Правда, терпеливо ожидая своего часа, Кальбиев иногда уставал от ожидания, терпение его истощалось, и он уже не мог без отвращения слышать это слово: «Скромный!»

Ну в самом деле! Почему обязательно скромный?! Пусть говорят: «способный», «энергичный», «старательный»!..

Очень может быть, что именно в этом смысле Кальбиев и повторял: «Лучше умереть, чем прославиться…» — и каждый раз произнося эту пословицу, давал себе слово во что бы то ни стало заслужить другую репутацию.

И вдруг Кальбиева осенило. К черту пословицу! Пословица эта — чушь, абсурд, придумали ее неудачники, те, кому ничего не удалось добиться в жизни.

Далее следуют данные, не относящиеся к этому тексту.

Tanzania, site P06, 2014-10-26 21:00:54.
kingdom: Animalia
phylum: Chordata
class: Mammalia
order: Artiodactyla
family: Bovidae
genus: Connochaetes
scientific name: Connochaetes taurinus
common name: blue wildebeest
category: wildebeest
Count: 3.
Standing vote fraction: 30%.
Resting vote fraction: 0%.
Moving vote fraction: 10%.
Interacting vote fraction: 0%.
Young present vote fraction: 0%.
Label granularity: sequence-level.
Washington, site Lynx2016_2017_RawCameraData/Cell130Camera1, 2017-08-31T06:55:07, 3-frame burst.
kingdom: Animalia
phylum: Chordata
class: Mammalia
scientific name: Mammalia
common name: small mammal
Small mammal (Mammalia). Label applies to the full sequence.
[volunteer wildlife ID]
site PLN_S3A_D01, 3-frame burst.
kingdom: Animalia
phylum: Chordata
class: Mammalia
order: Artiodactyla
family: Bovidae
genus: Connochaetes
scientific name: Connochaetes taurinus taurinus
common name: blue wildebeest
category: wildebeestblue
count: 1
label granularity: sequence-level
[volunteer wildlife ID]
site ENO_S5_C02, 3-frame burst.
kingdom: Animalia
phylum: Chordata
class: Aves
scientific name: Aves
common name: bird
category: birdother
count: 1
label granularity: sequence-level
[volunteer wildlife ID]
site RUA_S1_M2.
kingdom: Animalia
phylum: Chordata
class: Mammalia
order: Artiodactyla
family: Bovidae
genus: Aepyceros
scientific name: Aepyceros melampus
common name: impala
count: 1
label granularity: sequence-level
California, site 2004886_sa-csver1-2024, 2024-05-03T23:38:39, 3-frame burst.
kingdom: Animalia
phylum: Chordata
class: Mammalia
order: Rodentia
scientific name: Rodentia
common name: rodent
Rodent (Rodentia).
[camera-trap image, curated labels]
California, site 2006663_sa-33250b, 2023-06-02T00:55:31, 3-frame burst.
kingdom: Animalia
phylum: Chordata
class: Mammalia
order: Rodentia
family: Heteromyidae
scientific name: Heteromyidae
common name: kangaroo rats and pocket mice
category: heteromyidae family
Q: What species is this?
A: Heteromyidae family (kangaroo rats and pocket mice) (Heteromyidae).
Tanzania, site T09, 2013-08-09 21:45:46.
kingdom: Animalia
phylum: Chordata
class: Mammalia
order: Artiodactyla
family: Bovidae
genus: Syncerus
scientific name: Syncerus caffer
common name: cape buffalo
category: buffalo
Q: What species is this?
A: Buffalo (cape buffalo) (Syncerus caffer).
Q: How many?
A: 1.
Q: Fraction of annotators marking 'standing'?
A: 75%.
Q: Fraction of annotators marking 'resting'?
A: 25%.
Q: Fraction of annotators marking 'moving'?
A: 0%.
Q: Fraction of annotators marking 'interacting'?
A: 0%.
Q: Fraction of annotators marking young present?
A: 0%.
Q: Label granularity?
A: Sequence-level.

И вот, с того самого дня, как мысль эта осенила Кальбиева, его словно подменили. Такой прежде скромный и незаметный, Кальбиев теперь все время лез вперед. На всех собраниях он непременно брал слово, причем, всякому его выступлению предшествовал зачин: «Товарищи! Я не имею громкого имени, не занимаю высоких постов, не отмечен наградами и орденами. Как говорится, немного дано, немного с меня и спросится. А потому, товарищи, я могу позволить себе говорить все, что думаю!» Однако говорил Кальбиев отнюдь не то, что думал, а то, что выгодно было в данный момент сказать. Но зато как говорил!.. С надрывом, со слезой! Сослуживцы его горячо аплодировали. «Молодец, Кальбиев! Какая энергия! Какая заинтересованность! И ведь абсолютно бескорыстно — Кальбиеву не нужна популярность!»

Все чаще раздавались такие слова за спиной нашего скромною Кальбиева, и он, окрыленный успехом, все больше и больше воодушевлялся — даже сквозь опущенные веки видно было, как сияют его глаза.

Случилось так, что в обеденный перерыв, во время чаепития, один из сотрудников стал горячо хвалить Кальбиева. «Удивительный человек Кальбиев, — говорил он, — скромный, мягкий, никому лично не желает зла, никаких личных целей не преследует — и такая безоглядная, беззаветная смелость!» Разумеется, Кальбиев просветлел от таких слов, однако тотчас же нахмурился.